Federated Ecosystems for Analytics and Standardized Technologies (FEAST) is a cloud-based, agile bioinformatics and data analysis platform under development through the ARPA-H Biomedical Data Fabric (BDF) toolbox program. The project is led by DNA-HIVE and other funded collaborators include Cornell University, Vanderbilt University, Georgetown University, European Bioinformatics Institute, and Kaiser Permanente. Our team is responsible for the GW instance of FEAST (GW-FEAST) and for co-leading the project with DNA-HIVE. This project is part of the ARPA-H FEAST performer team initiative to create bridges across data silos and make health data more accessible and usable.

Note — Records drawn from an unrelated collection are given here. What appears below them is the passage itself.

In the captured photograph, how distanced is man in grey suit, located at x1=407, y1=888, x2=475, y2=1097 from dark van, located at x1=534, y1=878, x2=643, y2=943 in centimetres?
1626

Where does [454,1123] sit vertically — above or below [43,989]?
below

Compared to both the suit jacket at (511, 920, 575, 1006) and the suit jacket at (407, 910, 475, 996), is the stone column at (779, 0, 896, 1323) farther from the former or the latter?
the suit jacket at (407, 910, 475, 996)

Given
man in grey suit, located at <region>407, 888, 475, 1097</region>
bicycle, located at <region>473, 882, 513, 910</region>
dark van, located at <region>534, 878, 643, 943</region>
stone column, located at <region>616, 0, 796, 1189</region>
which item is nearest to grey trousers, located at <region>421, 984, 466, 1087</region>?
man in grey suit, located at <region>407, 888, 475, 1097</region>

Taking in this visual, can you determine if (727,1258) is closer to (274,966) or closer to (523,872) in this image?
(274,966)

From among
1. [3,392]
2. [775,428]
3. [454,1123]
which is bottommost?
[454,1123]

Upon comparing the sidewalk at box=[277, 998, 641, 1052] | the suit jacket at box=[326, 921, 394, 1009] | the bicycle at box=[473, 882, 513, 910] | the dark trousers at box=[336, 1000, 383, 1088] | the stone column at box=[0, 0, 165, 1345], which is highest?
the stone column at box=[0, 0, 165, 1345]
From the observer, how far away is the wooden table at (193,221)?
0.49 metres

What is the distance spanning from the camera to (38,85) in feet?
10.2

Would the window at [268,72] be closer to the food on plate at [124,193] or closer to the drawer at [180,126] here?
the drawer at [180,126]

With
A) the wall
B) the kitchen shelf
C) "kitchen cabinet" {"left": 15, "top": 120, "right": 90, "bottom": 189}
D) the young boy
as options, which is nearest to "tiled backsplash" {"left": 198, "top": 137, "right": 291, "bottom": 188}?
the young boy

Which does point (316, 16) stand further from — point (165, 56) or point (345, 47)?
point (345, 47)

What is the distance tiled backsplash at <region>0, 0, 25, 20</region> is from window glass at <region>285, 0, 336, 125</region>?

Several hospitals and cancer centers will have a FEAST platform, which enables cross-site data analysis without the need to export or transform the data. Currently, large chunks of data are used by insurance companies, pharmaceutical companies, and others for research and development purposes. The FEAST platform, which is particularly strong with noisy, real-world data, aims to enable more precise data selection for research use while preserving patient privacy. When clinical data is submitted to the suite of tools, submission is handled via the HL7 FHIR protocol, ensuring only authorized parties ever have access to protected data. Models that provide update mechanisms such as online training will be updated appropriately without retaining any personally identifiable information (PII). Thus, these tools support federated data sets and training without ever retaining clinical PII within the system. All services are treated as independent microservices through containerization within docker containers.

FEAST Video

GW-FEAST Project Architecture

The GW-FEAST architecture diagram showcases the GW environment set up to facilitate FEAST queries through the GW node (or instance of FEAST at GW). While other consortium sites may have slightly different environment configurations, the overall structure and security practices will be similar across all sites. This diagram is subject to change throughout the life of the project.